Frequently asked questions about FEADER and energy efficiency in citrus

Which energy-efficiency investments are usually most profitable in a citrus packinghouse?

They are usually those that target continuous consumption and process variability: optimization of industrial refrigeration (demand-based control, variable speed drives, setpoint adjustments, and thermal losses), reducing leaks and pressure in compressed air, adding high-efficiency motors and drives on lines, and energy monitoring to detect deviations. These are actions that reduce kWh without compromising quality or the pace of the season.

Why is industrial refrigeration often the main energy consumer in fruit and vegetable operations?

Because it runs many hours and at high load during the season: cold rooms, tunnels, pre-cooling, ventilation, and defrost cycles are continuously active. In addition, small accumulated inefficiencies (doors, infiltrations, insulation, dirty evaporators, or poorly adjusted control) translate into constant consumption. In citrus, maintaining stable temperature is part of the product, and that makes refrigeration the plant’s “energy heart.”

How do you prove energy savings in a project (before and after)?

By comparing a baseline (previous consumption) with post-project consumption, normalizing by operating variables such as tons processed, operating hours, shifts, and seasonal conditions. The most robust way is to measure by panels/utilities or submetering by lines, and to complement it with production records and process parameters. Without before-and-after data, savings remain an estimate; with measurement, they become evidence.

Is it better to start with self-consumption or with efficiency?

In most cases it is best to prioritize efficiency first and self-consumption afterwards. Reducing losses in refrigeration, compressed air, and motors lowers structural consumption and allows self-consumption to be sized more precisely. Self-consumption helps when it matches the real daytime consumption curve, but if the plant carries inefficiencies, there is a risk of “generating to waste.”
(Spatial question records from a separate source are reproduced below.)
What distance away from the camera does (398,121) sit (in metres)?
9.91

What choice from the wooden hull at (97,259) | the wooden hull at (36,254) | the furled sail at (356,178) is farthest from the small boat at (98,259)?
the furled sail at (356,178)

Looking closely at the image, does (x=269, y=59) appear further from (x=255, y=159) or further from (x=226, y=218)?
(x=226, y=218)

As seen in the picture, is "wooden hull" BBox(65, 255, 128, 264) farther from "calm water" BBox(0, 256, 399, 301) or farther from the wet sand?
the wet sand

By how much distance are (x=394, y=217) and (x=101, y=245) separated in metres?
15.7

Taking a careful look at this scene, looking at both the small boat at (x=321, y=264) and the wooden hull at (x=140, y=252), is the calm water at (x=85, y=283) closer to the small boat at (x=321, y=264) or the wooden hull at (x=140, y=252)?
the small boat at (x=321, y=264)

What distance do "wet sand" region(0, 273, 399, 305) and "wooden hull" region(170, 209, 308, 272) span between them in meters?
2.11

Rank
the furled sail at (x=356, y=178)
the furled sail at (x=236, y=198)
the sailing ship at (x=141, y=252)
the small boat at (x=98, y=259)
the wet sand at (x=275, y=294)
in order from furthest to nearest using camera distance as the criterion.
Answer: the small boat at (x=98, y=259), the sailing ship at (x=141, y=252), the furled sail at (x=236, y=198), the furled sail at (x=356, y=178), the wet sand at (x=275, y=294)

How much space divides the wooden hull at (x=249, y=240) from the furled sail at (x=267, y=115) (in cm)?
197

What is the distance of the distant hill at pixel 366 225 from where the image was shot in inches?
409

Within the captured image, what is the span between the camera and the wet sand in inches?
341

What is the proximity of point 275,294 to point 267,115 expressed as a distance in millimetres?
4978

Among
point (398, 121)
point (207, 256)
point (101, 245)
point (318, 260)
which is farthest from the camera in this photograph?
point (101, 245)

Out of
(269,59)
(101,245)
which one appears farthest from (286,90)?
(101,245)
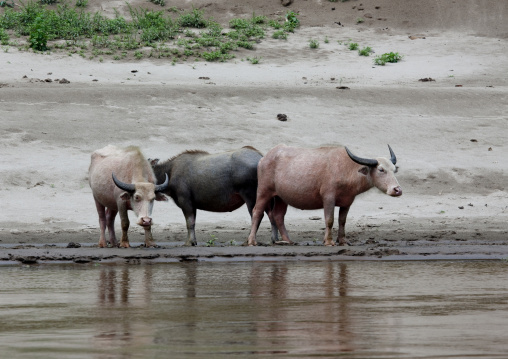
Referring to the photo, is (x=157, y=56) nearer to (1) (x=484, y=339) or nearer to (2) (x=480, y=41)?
(2) (x=480, y=41)

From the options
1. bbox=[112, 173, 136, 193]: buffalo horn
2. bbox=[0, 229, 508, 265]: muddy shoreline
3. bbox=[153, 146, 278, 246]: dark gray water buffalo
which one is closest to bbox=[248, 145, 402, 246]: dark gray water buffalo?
bbox=[153, 146, 278, 246]: dark gray water buffalo

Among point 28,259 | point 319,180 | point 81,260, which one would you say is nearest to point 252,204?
point 319,180

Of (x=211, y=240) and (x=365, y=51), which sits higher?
(x=365, y=51)

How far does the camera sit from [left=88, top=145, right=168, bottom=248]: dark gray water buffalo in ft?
42.7

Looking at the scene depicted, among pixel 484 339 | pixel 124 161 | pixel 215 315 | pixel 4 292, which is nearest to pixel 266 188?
pixel 124 161

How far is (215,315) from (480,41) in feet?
79.6

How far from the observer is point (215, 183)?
1408cm

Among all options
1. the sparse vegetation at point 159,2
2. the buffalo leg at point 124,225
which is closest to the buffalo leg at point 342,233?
the buffalo leg at point 124,225

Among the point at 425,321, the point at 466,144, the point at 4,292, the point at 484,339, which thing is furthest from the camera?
the point at 466,144

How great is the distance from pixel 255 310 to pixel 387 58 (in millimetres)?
20467

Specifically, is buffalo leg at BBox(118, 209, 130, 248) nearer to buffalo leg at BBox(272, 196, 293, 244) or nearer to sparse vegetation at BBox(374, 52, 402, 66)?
buffalo leg at BBox(272, 196, 293, 244)

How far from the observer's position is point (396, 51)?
1128 inches

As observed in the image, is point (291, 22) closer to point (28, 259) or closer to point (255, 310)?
point (28, 259)

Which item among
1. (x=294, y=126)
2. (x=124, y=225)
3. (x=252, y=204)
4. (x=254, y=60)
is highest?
(x=254, y=60)
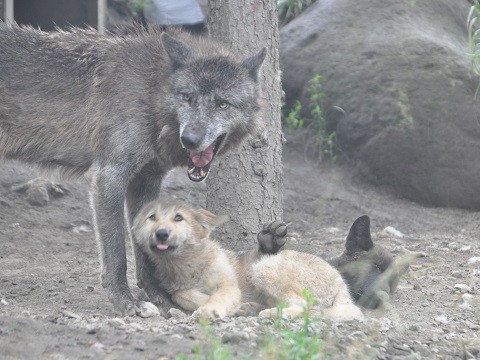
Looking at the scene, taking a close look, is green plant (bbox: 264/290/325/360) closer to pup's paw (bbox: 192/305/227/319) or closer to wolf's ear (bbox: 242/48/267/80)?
pup's paw (bbox: 192/305/227/319)

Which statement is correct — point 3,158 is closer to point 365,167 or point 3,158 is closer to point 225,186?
point 225,186

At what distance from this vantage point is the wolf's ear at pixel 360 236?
5824 mm

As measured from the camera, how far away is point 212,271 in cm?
518

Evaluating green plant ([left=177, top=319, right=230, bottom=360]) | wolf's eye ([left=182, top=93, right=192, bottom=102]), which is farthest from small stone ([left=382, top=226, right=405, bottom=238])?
green plant ([left=177, top=319, right=230, bottom=360])

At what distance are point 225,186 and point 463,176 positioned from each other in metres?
3.92

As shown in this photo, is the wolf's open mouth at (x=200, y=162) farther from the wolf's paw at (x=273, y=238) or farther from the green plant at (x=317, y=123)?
the green plant at (x=317, y=123)

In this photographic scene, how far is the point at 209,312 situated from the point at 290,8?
7.09 meters

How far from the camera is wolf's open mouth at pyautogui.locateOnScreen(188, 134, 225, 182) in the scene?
552 centimetres

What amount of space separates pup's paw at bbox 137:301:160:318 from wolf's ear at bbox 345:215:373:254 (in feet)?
5.35

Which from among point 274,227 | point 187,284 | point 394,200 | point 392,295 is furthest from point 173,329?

When should you prepare the project if the call has not yet been published?

Now, before it is published. Preparing early makes it possible to define scope, gather coherent quotes, organize the technical side, and plan how savings will be measured. When the call becomes active, the company doesn’t improvise: it submits a solid, competitive project. With grants, the margin of success is usually in anticipation and in the quality of the file, not in rushing at the end.